**Excerpted passage**
☆ ☆ ☆ ☆

Head-to-Head Durability Comparison by Outcome Domain
These two drugs do not have a direct randomized head-to-head trial. The comparison below synthesizes trial and mechanistic data across matched outcome domains.
LDL Cholesterol Over Time
Evolocumab produces a 59% reduction in LDL that is sustained without attenuation for at least 48 months [1, 2]. Lisinopril produces no clinically meaningful direct effect on LDL. A post-hoc analysis of ALLHAT showed minor LDL changes in the lisinopril arm that were not considered a primary mechanism of benefit [3]. If LDL durability is the clinical question, evolocumab is the only agent under discussion.
Blood Pressure Over Time
Lisinopril reduces systolic blood pressure by approximately 10-12 mmHg in hypertensive patients. This effect is maintained for nearly 5 years in the ALLHAT dataset [3]. Evolocumab produces no clinically significant blood pressure reduction. A secondary analysis of FOURIER cardiovascular event data suggests the drug's CV benefits operate independently of blood pressure changes [1].
Cardiovascular Event Reduction Over Time
FOURIER showed a 15% relative reduction in MACE at median 2.2 years, with benefit increasing over time [1]. ALLHAT showed non-inferiority for fatal CHD/nonfatal MI vs. Chlorthalidone at 4.9 years [3]. These trials enrolled different populations (established ASCVD vs. High-risk hypertension), making direct comparison methodologically problematic. The ACC/AHA Cholesterol Guideline (2018) and the JNC 8 Hypertension Guideline each address these agents in non-overlapping primary indications.
Renal Protection Durability
Lisinopril has a durability advantage in diabetic nephropathy that evolocumab does not share. The IRMA-2 and IDNT trials established that ACE inhibitors and ARBs slow progression of diabetic kidney disease over multi-year follow-up. The 2022 ADA Standards of Care recommend ACE inhibitors as first-line therapy for diabetic patients with albuminuria. Evolocumab has no established renoprotective mechanism independent of cardiovascular risk reduction.

☆ ☆ ☆ ☆

**Provided material**
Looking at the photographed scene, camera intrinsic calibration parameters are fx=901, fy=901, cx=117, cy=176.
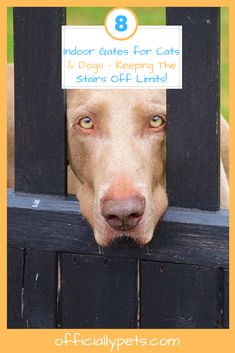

☆ ☆ ☆ ☆

**Activity 1**
In the durability comparison, by what percentage does evolocumab reduce LDL cholesterol?
**Activity 2**
From the durability comparison, pull out the passage that begins at the words "Head-to-Head Durability Comparison" and stops after "agent under discussion.", copying it word for word.

**Solution 1**
59%

**Solution 2**
Head-to-Head Durability Comparison by Outcome Domain
These two drugs do not have a direct randomized head-to-head trial. The comparison below synthesizes trial and mechanistic data across matched outcome domains.
LDL Cholesterol Over Time
Evolocumab produces a 59% reduction in LDL that is sustained without attenuation for at least 48 months [1, 2]. Lisinopril produces no clinically meaningful direct effect on LDL. A post-hoc analysis of ALLHAT showed minor LDL changes in the lisinopril arm that were not considered a primary mechanism of benefit [3]. If LDL durability is the clinical question, evolocumab is the only agent under discussion.